Hydroponic “Organic” is Illegal

 

Use of the word “organic” on products that do not comply with the Organic Foods Production Act (OFPA) and the National Organic Program Final Rule (NOP) is illegal. The NOSB recommended against “hydroponic” products being labeled a “organic” on numerous occasions. Neither OFPA nor the NOP have been amended to allow for the products of soilless production systems being labeled as organic. Federal organic hydroponic standards have not been issued, following notice and comment rulemaking.

 

Companies who make “organic” claims on products produced using soilless systems should be ordered to remove the word “organic” from their products, or face prosecution for violating OFPA, since they are committing fraud. Certifying agents who certify soilless production systems as “organic” should be ordered to discontinue such activities or face loss of USDA accreditation.

 

As the legal basis for this position, one needs to look no further than the plain language of OFPA and the NOP Final Rule.
════════════════════
> [Work request] In the text on hydroponic "organic" labeling, what should happen to certifying agents who certify soilless production systems as organic?
════════════════════
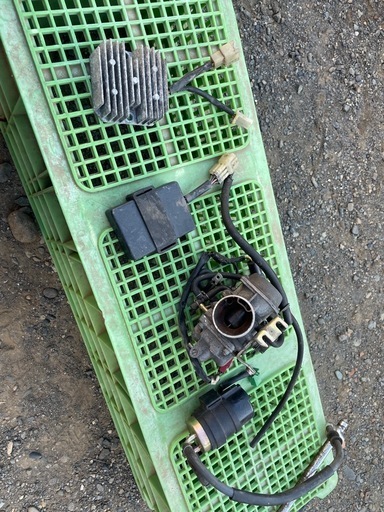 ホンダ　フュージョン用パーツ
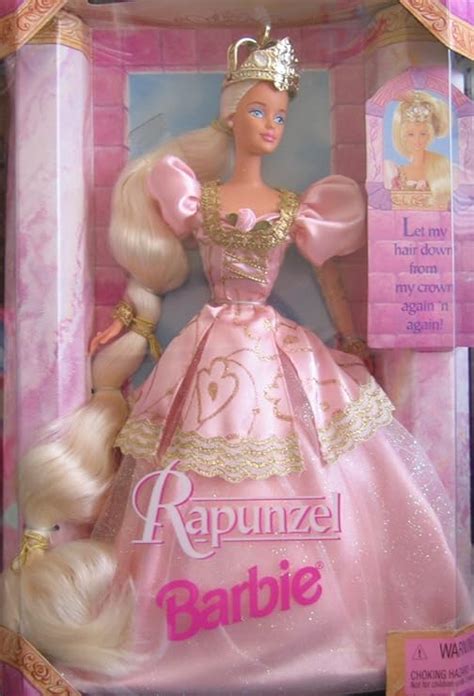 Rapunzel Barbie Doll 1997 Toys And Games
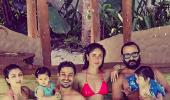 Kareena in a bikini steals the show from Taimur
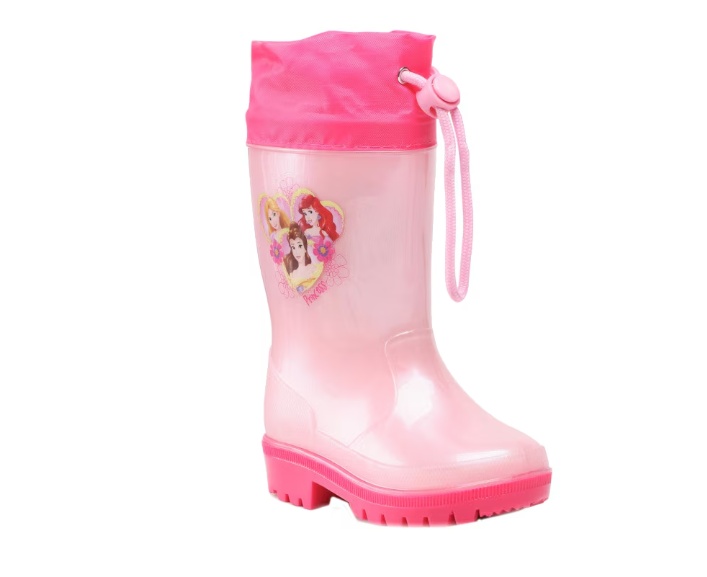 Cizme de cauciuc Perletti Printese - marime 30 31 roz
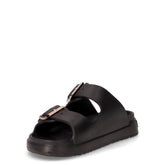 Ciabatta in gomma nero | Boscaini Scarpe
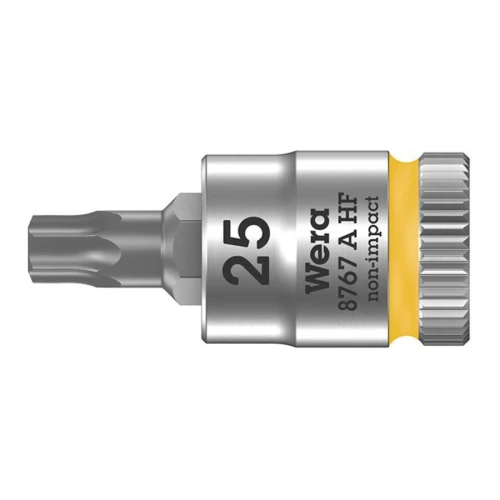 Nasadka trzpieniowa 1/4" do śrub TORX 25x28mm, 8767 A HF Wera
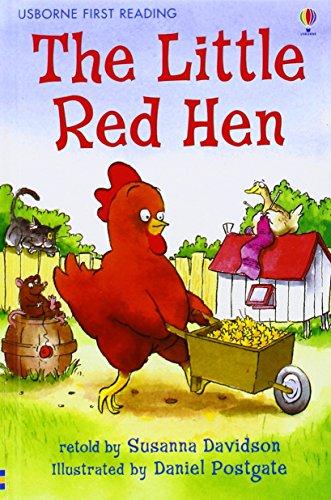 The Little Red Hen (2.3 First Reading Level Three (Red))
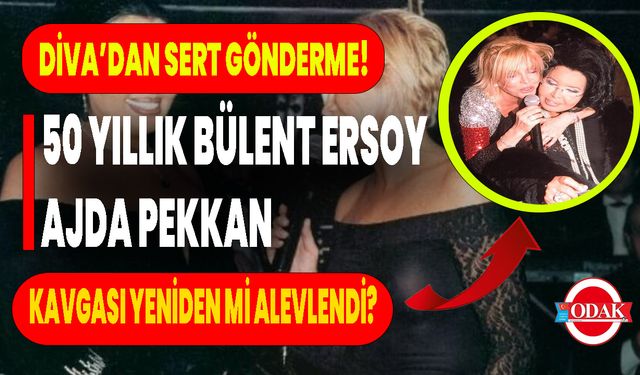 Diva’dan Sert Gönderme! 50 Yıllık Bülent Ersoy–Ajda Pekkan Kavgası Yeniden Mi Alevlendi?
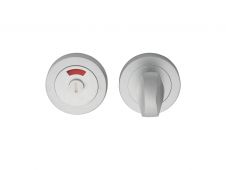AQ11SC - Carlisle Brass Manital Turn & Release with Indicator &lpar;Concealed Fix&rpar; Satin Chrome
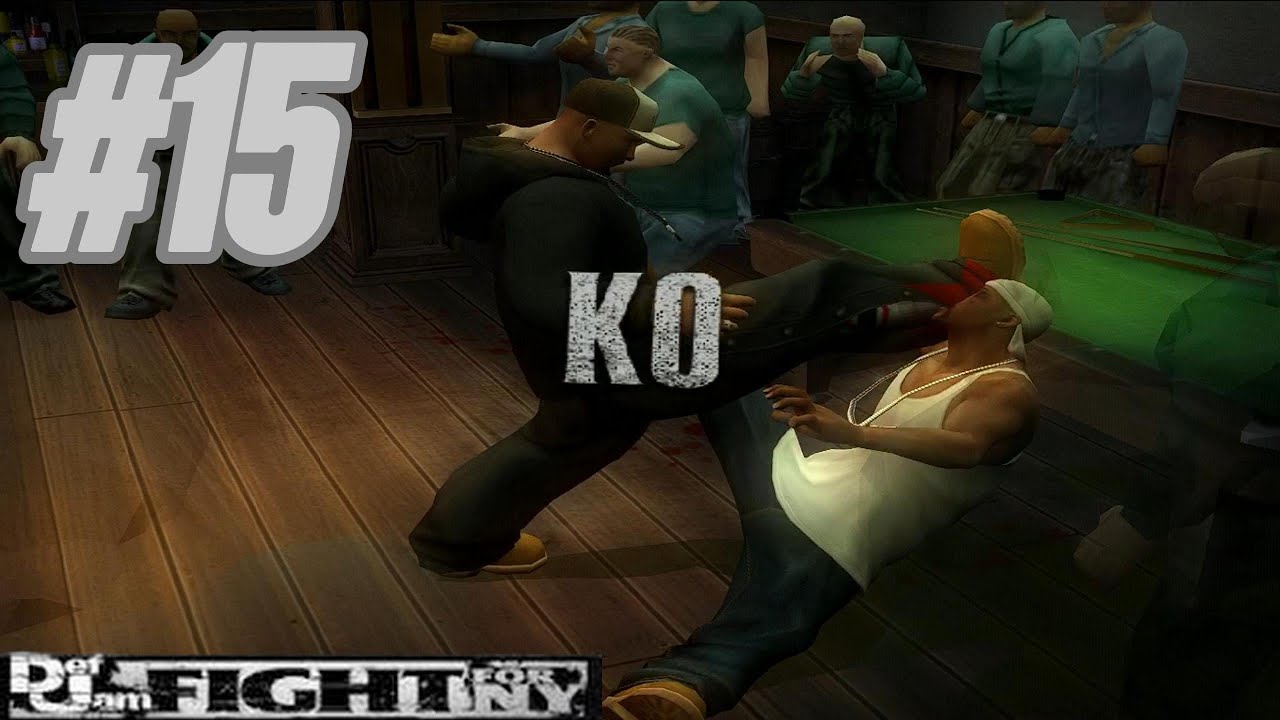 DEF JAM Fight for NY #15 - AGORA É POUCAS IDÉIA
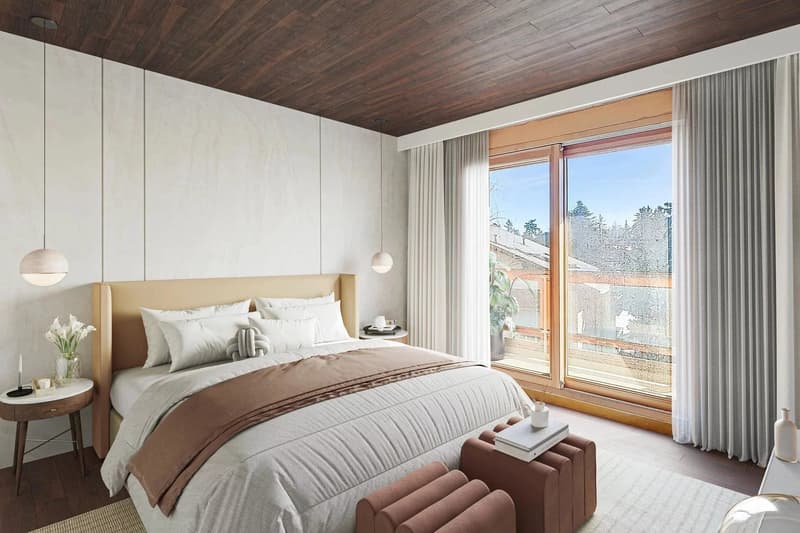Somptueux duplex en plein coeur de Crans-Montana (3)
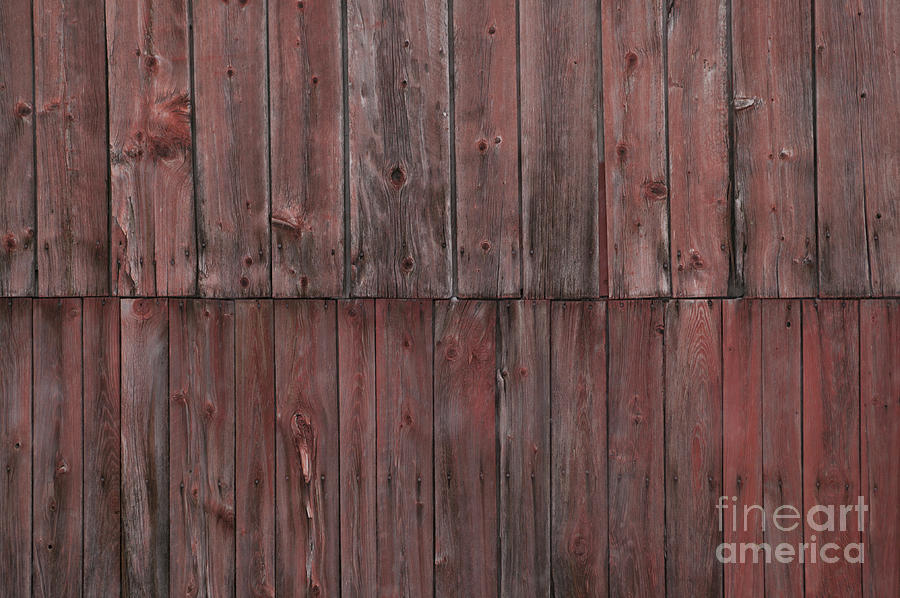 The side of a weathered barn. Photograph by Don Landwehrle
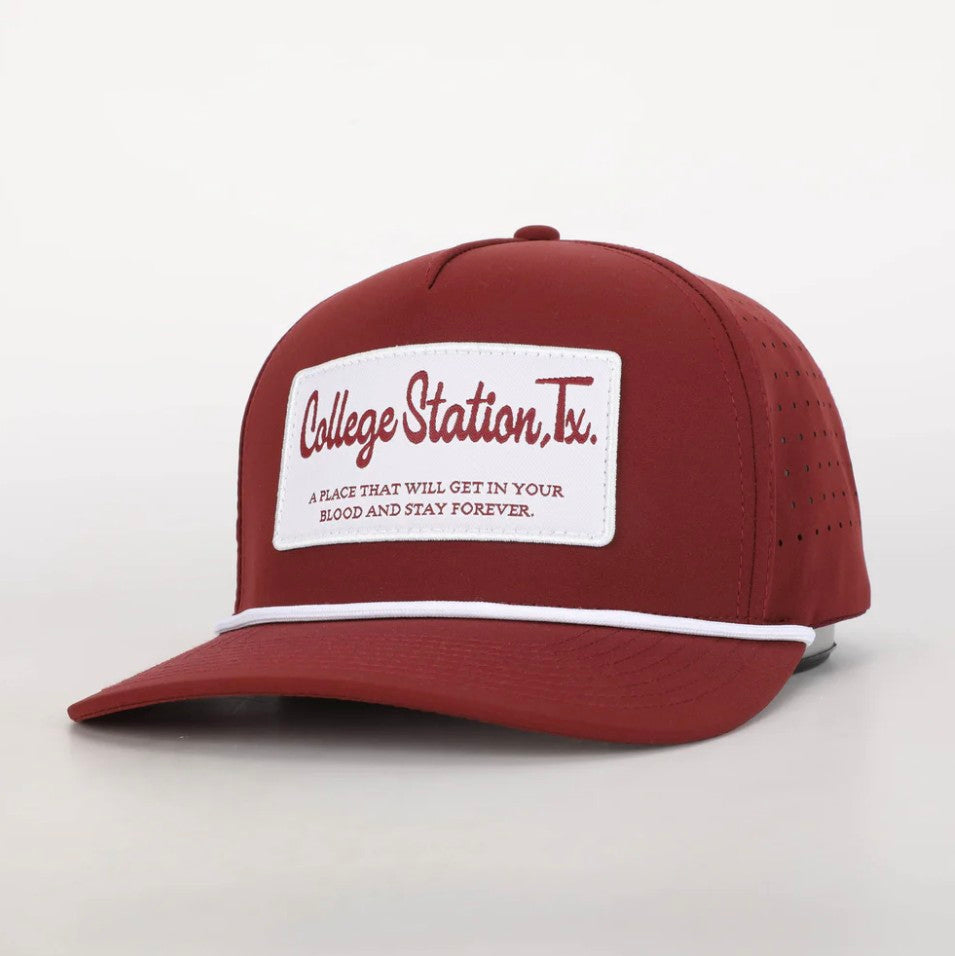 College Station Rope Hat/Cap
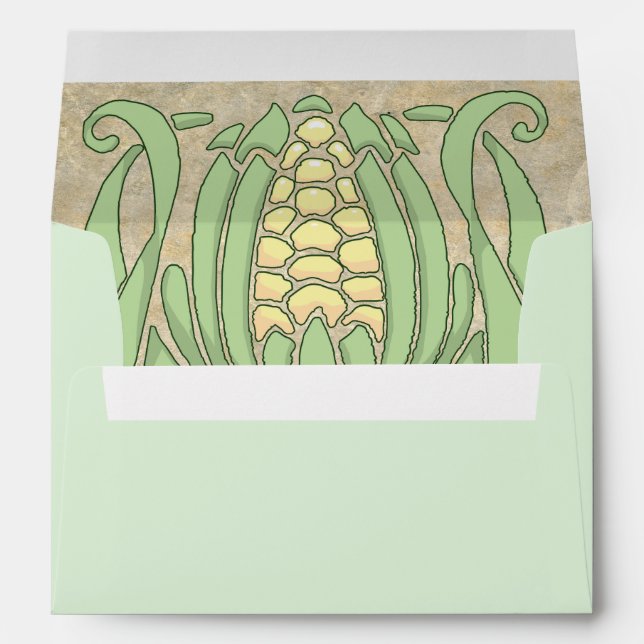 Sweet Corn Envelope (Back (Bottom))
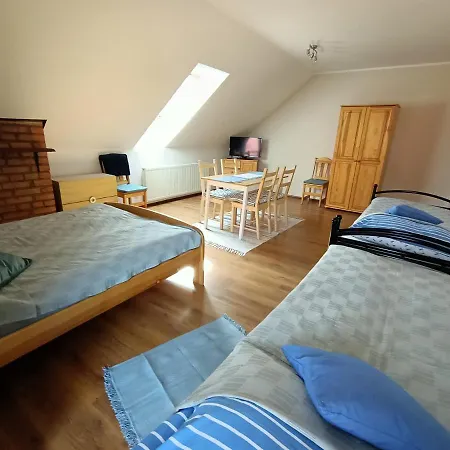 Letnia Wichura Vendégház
════════════════════
> [Completed task] They should be ordered to stop certifying such systems or face loss of USDA accreditation.